「ごめんください」
「エクレアンドーナァツ」とマジックインキで書かれた扉を開けようとしたとき、赤いベースボールキャップを深々とかぶったおじさんが顔を出した。
「はいはい。お客さんですね。なんでしょうか。」とおじさんはめんどくさそうに答えた。
「あの、手土産を買いにきたんですけど、まだやってますか?」と僕はおそるおそる尋ねた。
僕はこれからお金持ちのいとこのところにお金の工面をお願いに行く途中なのだ。
「手土産でしたらこのショーケースの中にございます。ただしこのショーケースはお客様の方からは見えないつくりになってあります。」
よくみるとそのショーケースはマジックインキで黒く塗りつぶされていた。どこから覗き込んでもただの黒い箱にすぎない。
「あの。僕は非常に急いでいるのでとにかく6つほど適当に詰めてもらえませんでしょうか?エクレアでもドーナッツでもかまいません」と僕は言った。
僕のいとこは冷たく冷えた洋菓子さえあればどんなお願いごとだって聞いてくれる人なのだ。
「あいにくですがお客様。当社ではお客様ご自身でお選びいただくシステムとなってあります」とおじさんは淡々と言った。
「選ぼうにもなにも見えないじゃないですか?」と僕は強い口調で言った。
「見えないというのは見えない位置にいるからですよ。見える位置に移動すればほしいものがきっとみつかります」ときっぱりとした口調でおじさんは言った。
そう言うとおじさんは僕の襟をひょいとつかんで、ショーケースの中に放り込んだ。
ショーケースの中はしっかり冷蔵されていて、ライトアップは見事なものだった。
オニツカタイガーのキャップが1個
オニツカタイガーのTシャツ数枚
オニツカタイガーのショートパンツ数枚
オニツカタイガーの靴下数枚
オニツカタイガーのリュックサック1個
宝りんご店の真っ赤なりんごが7個
消える蛍光ペンが1セットで12本
山椒の粉が5本
無農薬玄米が15キロ
「どうです?素敵でしょう。どうぞごゆっくりとお好きなものをお求めください」
「おじさん」と僕は呆れた声で言った。
「たしかにこれはすべて僕のほしかったものです。でも今は違うんです。エクレアやドーナッツのような見栄えのする手土産がほしいんです」
こんなところでもたもたしていてはいとこが待ちくたびれて仕事にでかけてしまう。早くどうにかしなければ。

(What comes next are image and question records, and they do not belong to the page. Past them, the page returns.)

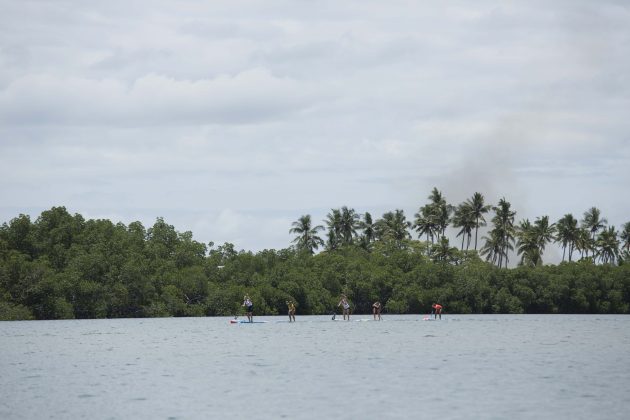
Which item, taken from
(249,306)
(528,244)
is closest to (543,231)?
(528,244)

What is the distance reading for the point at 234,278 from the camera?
131 metres

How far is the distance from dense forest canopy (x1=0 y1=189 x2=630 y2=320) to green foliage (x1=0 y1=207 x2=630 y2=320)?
15 cm

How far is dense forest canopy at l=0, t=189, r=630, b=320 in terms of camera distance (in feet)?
370

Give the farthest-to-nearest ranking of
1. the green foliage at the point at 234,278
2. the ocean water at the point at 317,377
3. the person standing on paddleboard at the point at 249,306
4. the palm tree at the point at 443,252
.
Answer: the palm tree at the point at 443,252 → the green foliage at the point at 234,278 → the person standing on paddleboard at the point at 249,306 → the ocean water at the point at 317,377

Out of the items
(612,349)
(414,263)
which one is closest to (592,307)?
(414,263)

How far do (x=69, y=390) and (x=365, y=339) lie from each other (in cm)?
3319

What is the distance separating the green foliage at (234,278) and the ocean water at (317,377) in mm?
40142

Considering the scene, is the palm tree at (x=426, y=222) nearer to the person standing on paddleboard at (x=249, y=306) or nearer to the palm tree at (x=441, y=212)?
the palm tree at (x=441, y=212)

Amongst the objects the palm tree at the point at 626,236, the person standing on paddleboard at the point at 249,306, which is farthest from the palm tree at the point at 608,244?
the person standing on paddleboard at the point at 249,306

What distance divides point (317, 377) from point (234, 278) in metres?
89.4

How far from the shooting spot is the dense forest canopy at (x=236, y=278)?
112750mm

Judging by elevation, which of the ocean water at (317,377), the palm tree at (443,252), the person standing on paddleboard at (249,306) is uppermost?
the palm tree at (443,252)

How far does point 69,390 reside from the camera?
38188mm

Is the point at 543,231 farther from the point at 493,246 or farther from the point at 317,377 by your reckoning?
the point at 317,377
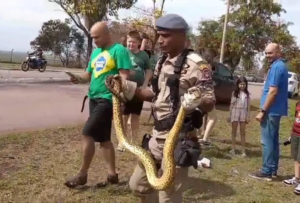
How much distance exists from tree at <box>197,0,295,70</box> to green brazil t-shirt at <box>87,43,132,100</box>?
3294 cm

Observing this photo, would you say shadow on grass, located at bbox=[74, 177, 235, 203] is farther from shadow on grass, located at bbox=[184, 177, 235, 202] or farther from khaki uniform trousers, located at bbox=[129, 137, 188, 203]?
khaki uniform trousers, located at bbox=[129, 137, 188, 203]

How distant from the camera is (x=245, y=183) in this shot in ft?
18.0

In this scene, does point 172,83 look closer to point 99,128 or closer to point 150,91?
point 150,91

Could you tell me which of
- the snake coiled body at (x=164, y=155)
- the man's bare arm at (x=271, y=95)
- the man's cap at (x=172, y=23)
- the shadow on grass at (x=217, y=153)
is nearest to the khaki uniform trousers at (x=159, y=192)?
the snake coiled body at (x=164, y=155)

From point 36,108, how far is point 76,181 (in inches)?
258

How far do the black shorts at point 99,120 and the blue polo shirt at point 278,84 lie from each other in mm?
2152

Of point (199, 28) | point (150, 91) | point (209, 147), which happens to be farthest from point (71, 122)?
point (199, 28)

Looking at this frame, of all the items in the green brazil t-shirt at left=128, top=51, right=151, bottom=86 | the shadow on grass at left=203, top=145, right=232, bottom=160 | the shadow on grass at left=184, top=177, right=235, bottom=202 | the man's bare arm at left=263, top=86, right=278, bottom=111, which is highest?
the green brazil t-shirt at left=128, top=51, right=151, bottom=86

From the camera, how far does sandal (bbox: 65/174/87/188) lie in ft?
14.9

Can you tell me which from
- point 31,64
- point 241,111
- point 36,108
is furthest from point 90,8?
point 241,111

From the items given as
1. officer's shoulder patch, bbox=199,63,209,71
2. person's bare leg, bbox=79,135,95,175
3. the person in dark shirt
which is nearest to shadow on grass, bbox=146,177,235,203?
the person in dark shirt

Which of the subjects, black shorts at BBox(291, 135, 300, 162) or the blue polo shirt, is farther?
black shorts at BBox(291, 135, 300, 162)

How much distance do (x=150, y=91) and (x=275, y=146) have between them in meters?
2.81

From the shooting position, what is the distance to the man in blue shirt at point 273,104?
5.41 metres
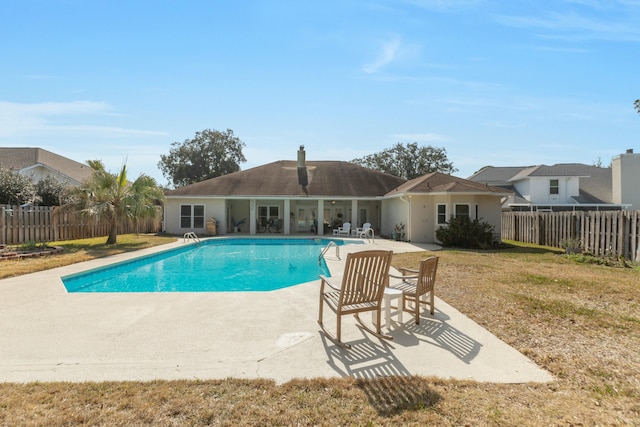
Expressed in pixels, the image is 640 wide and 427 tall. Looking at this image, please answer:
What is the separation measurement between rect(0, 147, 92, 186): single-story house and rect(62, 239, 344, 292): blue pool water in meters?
16.3

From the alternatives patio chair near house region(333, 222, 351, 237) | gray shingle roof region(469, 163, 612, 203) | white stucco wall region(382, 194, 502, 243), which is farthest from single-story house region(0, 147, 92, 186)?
gray shingle roof region(469, 163, 612, 203)

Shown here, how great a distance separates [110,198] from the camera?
15.8 meters

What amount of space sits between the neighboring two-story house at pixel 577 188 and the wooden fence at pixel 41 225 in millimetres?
29233

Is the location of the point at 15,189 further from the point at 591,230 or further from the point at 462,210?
the point at 591,230

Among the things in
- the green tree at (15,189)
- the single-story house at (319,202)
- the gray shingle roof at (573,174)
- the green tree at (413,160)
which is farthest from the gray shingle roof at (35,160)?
the gray shingle roof at (573,174)

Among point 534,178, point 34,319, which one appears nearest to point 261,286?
point 34,319

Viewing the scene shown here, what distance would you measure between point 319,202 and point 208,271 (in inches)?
480

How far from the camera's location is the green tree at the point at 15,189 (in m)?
16.0

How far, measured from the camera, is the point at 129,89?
1458 centimetres

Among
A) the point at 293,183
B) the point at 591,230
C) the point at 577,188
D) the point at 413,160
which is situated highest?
the point at 413,160

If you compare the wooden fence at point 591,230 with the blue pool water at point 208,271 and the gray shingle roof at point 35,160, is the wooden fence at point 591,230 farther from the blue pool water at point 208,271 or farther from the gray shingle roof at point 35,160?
the gray shingle roof at point 35,160

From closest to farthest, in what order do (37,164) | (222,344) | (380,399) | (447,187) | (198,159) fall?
(380,399) → (222,344) → (447,187) → (37,164) → (198,159)

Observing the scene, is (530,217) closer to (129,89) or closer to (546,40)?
(546,40)

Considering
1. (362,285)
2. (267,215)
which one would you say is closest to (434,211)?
(267,215)
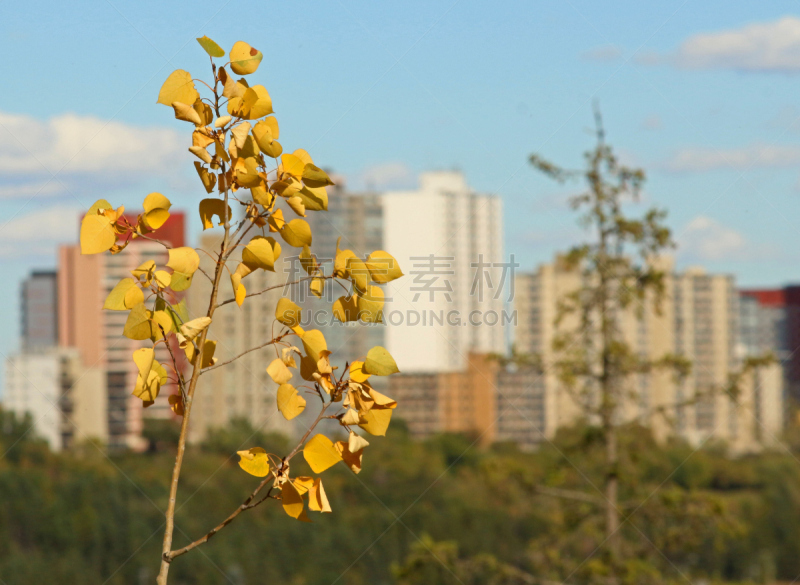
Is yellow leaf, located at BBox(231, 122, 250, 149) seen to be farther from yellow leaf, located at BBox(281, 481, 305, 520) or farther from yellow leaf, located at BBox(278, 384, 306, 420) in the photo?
yellow leaf, located at BBox(281, 481, 305, 520)

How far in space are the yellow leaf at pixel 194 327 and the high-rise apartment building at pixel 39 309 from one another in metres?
51.2

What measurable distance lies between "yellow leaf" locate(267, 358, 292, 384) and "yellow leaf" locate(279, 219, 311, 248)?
150mm

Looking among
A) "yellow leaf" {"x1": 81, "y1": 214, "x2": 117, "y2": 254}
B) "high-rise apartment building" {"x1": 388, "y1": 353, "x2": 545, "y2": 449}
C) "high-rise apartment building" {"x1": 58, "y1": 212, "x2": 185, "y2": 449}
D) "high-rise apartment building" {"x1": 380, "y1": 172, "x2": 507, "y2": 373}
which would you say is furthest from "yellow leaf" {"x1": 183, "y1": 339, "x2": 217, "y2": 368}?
"high-rise apartment building" {"x1": 388, "y1": 353, "x2": 545, "y2": 449}

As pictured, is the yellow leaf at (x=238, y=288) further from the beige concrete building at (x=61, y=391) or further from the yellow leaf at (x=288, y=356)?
the beige concrete building at (x=61, y=391)

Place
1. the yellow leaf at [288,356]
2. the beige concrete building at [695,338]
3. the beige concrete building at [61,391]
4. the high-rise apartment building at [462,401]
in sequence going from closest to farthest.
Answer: the yellow leaf at [288,356] < the beige concrete building at [61,391] < the high-rise apartment building at [462,401] < the beige concrete building at [695,338]

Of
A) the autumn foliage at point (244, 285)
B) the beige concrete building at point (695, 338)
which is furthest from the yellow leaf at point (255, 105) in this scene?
the beige concrete building at point (695, 338)

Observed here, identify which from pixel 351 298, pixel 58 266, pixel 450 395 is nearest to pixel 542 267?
pixel 450 395

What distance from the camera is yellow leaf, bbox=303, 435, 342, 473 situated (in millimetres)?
1032

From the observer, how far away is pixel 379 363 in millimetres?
1023

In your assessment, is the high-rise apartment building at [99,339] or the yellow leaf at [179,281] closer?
the yellow leaf at [179,281]

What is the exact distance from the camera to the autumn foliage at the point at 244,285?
104 cm

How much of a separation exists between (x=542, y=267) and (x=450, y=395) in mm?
10306

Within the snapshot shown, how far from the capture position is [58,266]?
46.1m

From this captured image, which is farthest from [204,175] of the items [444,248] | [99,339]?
[99,339]
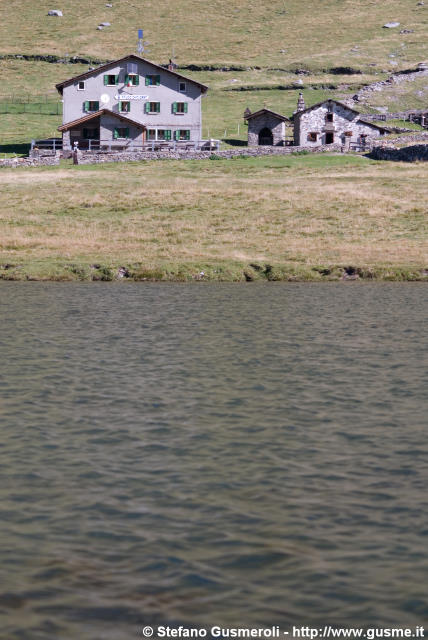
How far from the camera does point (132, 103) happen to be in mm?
98375

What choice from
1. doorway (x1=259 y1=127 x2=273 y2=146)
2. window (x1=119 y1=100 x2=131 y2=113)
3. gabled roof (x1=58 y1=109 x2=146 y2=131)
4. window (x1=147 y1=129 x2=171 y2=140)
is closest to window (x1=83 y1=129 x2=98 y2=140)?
gabled roof (x1=58 y1=109 x2=146 y2=131)

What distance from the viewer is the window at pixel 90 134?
317 ft

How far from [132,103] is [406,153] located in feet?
108

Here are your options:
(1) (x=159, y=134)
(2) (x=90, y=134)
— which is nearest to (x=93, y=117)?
(2) (x=90, y=134)

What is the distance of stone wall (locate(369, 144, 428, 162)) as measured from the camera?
85500 millimetres

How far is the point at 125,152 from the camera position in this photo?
87125 mm

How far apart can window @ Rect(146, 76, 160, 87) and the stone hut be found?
12.0m

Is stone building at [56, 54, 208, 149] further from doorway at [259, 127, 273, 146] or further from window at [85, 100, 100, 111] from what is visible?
doorway at [259, 127, 273, 146]

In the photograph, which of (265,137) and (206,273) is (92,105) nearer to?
(265,137)

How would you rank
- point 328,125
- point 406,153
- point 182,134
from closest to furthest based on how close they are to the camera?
point 406,153 → point 182,134 → point 328,125

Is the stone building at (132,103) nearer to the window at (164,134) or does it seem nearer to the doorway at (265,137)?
the window at (164,134)

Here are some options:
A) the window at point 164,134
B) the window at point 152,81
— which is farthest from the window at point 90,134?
the window at point 152,81

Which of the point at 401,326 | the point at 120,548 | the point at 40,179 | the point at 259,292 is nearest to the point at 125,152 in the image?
the point at 40,179

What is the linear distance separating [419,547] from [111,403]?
8.67 metres
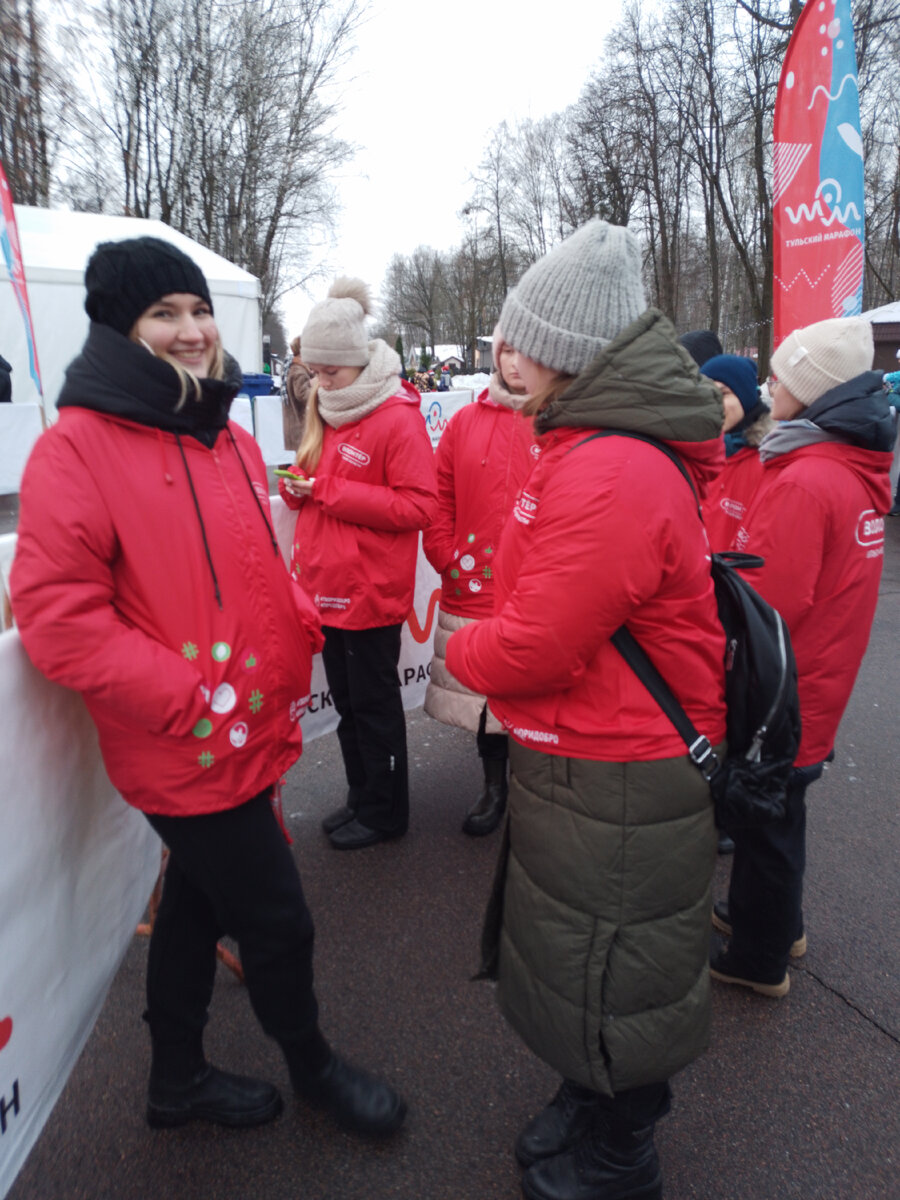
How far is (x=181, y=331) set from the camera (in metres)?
1.68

そのときちょうどクロネコヤマトの配達がきたので、おじさんは荷物の受け取りのためにどこかへいってしまった。
おじさんが帰ってくるのを待っているとひどく寒いし腹も空いてきた。
仕方なく僕はオニツカタイガーの帽子をかぶり、Tシャツとショートパンツと靴下を履いて、りんごに山椒をかけてたべてみた。
オニツカタイガーに身を包まれてりんごを食べていると、いとこのこともそれから先のこともすっかり気にならなくなってきた。
なぜだかわからないけれど、自然にそう思うようになっていたのだ。
僕はそこにあるすべてのものを真っ黒なオニツカタイガーのリュックにつめて帰ることにした。